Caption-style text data
══════

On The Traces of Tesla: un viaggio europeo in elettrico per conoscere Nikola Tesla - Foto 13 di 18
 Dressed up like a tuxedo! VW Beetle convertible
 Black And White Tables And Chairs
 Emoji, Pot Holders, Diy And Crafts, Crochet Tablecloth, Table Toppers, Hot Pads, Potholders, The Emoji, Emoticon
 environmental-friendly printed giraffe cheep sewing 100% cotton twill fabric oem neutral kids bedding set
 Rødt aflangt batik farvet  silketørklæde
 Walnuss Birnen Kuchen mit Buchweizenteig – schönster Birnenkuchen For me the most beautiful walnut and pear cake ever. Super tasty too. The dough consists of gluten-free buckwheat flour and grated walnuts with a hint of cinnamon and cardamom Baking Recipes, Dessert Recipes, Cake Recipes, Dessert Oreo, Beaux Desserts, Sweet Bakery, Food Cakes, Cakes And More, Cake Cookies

══════

Description of the task | Once you have read the records, output each one exactly as written.

Exercise output |
On The Traces of Tesla: un viaggio europeo in elettrico per conoscere Nikola Tesla - Foto 13 di 18
 Dressed up like a tuxedo! VW Beetle convertible
 Black And White Tables And Chairs
 Emoji, Pot Holders, Diy And Crafts, Crochet Tablecloth, Table Toppers, Hot Pads, Potholders, The Emoji, Emoticon
 environmental-friendly printed giraffe cheep sewing 100% cotton twill fabric oem neutral kids bedding set
 Rødt aflangt batik farvet  silketørklæde
 Walnuss Birnen Kuchen mit Buchweizenteig – schönster Birnenkuchen For me the most beautiful walnut and pear cake ever. Super tasty too. The dough consists of gluten-free buckwheat flour and grated walnuts with a hint of cinnamon and cardamom Baking Recipes, Dessert Recipes, Cake Recipes, Dessert Oreo, Beaux Desserts, Sweet Bakery, Food Cakes, Cakes And More, Cake Cookies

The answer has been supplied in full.